2014年5月31日土曜日

PC-9821 model S1 分解清掃 内部写真

V30でCバスも無いPC-286Lでは不便だなぁと思ったのと、PC-9801のキーボードってどんなだったかな?と思って、ジャンク品の PC-9821 model S1 を購入。キーボード付きで 2,000円でした。
PC-9801シリーズの出荷台数が多かった為でしょうか、ヤフオクで見ていた感じだとジャンク品はどれも安価で取引されているようでした。
X68000シリーズはなかなかの高値。MSXは異常な?高値な感じでした。


  • 386SX 20MHz RAM 1.6MB HDD無し
  • YM2608(86ボード/86音源 |PC-8801のサウンドボード2相当)
  • SCSI I/F 
  • CD-ROM(SCSI 接続)
  • 640x480 256色のグラフック画面
  • 1992年発売

の、PC-9821初代機だそうです。
HDDを無効にしてFDを入れずに立ち上げると、昔懐かしい ROM BASIC も立ち上がります。
購入した機体は、動作未確認のジャンク品でしたが、4MB の RAM と 130MB の HDD が増設されていて、動作も異常ありませんでした。386SXなのでDOSで使うぶんにはすいすい動きます。
なかなかコンパクトな外見ですが、中にぎっしりと詰まっているのか、見た目よりも重く感じます。

増設されていたHDD
2.5インチです。44pinなのでIDE接続でしょうか。
4MBの増設メモリ
本体のRAMと合わせて 5.6MB になります。さらに増設するための SIMMソケット付き。
蓋を開けたところ
メイン基板
まだ液漏れはしていませんでしたが、バックアップ用のニッカドバッテリーを取り外しておきました。バッテリーがなくても時計とメモリスイッチが保持されないだけで、動作に支障はありません。
メイン基板
サウンド基板を外したところ
CPU と ROM と YM2608
メイン基板裏面
サウンド基板
D/A とか オペアンプとかが乗っています。YM2608 はメイン基板側。
バラバラに分解してお掃除です。
 PC-9821 model S1 のキーボードは、メンブレンスイッチとラバードームの組み合わせの廉価版キーボードでした。
キーボードも、キートップを外してお掃除です。
 HDDにMS-DOS 5.0 と 一太郎5がインストールされていたので動かしてみました。一太郎のサンプルファイルを読み込んでみると、X68030のSX-WINDOWS上でアウトラインフォントを扱うよりも遅いんじゃないかっていうくらいの遅さでした。386SXだとこんなもんなのでしょうか。
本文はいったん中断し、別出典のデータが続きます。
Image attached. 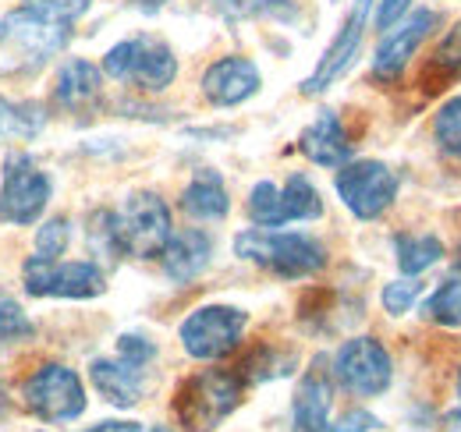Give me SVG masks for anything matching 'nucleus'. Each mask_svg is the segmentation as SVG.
Returning <instances> with one entry per match:
<instances>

この機体は、古いのにずいぶんと汚れが少なく、HDDの中も一太郎5がインストールされているだけで他に何も入っていなかったので、ほとんど使われていなかったのではないでしょうか。
 外観写真
フロントパネルが簡単に外れて、HDDを着脱できます。

組み立てた後、PC-9801 エミュレーター用にBIOS ROMとフォントを保存しました。
BIOS ROMを保存するときには、HIMEM.SYSとかEMM386.EXEが邪魔をしてROMにアクセス出来ない場合があるので、CONFIG.SYSもAUTOEXEC.BATも無いシステムを転送したFDから立ち上げて、デバイスドライバがなにも組み込まれていない状態で作業すると良いです。

Windows上でエミュレーターを使ったほうが快適なので、本体を使用することはまず無いでしょう。